The book is labelled “7 and up” but is certainly one to be enjoyed by children much younger. Anyone familiar with dePaola’s illustrations knows how beautiful his books are -- the colorful, folk-art style is warm and eye-catching. This book will bring joy to the whole family!
Another great telling of the life of Mary is Brian Wildmith’s colorfully illustrated book Mary, published jointly by Eerdman’s and Oxford University Press in 2002. Unfortunately, this book is out of print but used copies can be found through BookFinder or other used book outlets (and, thankfully, his children are working to have several of his out-of-print titles republished).
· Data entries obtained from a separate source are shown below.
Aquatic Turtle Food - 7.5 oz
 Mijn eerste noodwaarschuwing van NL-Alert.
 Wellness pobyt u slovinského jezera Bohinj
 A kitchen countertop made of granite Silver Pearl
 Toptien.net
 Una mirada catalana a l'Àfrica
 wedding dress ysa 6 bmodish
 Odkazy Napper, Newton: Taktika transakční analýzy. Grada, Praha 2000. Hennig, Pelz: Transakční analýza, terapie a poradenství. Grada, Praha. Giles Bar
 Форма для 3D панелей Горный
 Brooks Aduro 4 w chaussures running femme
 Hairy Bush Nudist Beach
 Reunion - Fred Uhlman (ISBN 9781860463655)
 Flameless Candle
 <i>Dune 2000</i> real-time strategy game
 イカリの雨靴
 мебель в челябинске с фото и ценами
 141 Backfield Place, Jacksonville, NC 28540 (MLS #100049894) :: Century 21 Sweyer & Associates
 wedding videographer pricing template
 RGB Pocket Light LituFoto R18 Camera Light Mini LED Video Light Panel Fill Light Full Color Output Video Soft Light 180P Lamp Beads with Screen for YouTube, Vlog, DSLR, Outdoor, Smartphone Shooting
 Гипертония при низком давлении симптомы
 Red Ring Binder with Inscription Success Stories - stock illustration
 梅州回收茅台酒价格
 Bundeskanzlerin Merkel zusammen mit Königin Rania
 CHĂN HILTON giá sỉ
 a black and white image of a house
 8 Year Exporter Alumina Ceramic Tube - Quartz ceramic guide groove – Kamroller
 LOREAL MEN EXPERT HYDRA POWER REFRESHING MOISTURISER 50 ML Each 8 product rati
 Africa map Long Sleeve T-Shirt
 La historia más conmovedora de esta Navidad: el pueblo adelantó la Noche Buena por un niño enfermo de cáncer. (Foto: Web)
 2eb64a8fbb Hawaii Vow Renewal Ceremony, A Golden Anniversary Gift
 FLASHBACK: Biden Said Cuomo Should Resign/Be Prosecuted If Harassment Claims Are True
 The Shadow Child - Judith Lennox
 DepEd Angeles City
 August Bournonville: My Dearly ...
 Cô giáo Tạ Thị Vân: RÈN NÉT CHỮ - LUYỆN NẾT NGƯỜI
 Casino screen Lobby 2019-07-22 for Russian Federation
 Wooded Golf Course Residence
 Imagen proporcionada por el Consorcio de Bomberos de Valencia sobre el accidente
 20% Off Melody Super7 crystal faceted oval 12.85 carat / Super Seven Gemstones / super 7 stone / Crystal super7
While also a writer, Wildsmith (1930-2016) was first and foremost an artist who fell in love with illustrating books for children. Faithful to his belief that picture books are paramount in cultivating a child’s appreciation of beauty, Wildsmith has brought the greatest events of Mary’s life alive through bright, intricate paintings framed in gold. The sources for the text are the four Gospels, portions of the apocryphal New Testament (in particular the Protoevangelium of James), and the Golden Legend by Jacobus de Voragine. Wildsmith, like dePaola, begins with Anna’s encounter with the sparrows (i.e., her and Joachim’s desire for a child) and travels through Mary’s life highlighting all major events (and, subsequently, major church feast days). In the middle of the narrative Wildsmith has a lovely two-page spread that provides a glimpse into “daily life” for the Holy Family: “At home in Nazareth, Mary looked after the family. She wove cloth and sewed it to make their clothes. She drew water from the well, and cooked their meals. Mary also made sure that Jesus learned to read and write. Jesus was a kind and generous boy. He helped Joseph in his workshop, and Mary baked cakes for them…” The story ends with the assumption and crowning of Mary as Queen of Heaven and Earth, “the eternal mother who watches over us all.”
While not all Anglicans will be completely comfortable with this description of Mary, neither one of these stories mentions the more problematic Roman doctrine of the Immaculate Conception. Most Anglo-Catholic parents are probably used to explaining why we don’t believe this doctrine, but it is still nice to find books and resources that don’t require a lot of explanation and instead generally reflect what we do believe.
Both of these books are great resources for helping our children engage the church year by identifying the rich historical context for many of our feast days. If you’re as lucky as we are you can go put these on hold at your local library!
Andrea Perkins lives in Oviedo, FL with her husband, Fr. Mark, and three children. She is a parishioner at St. Alban's Anglican Cathedral.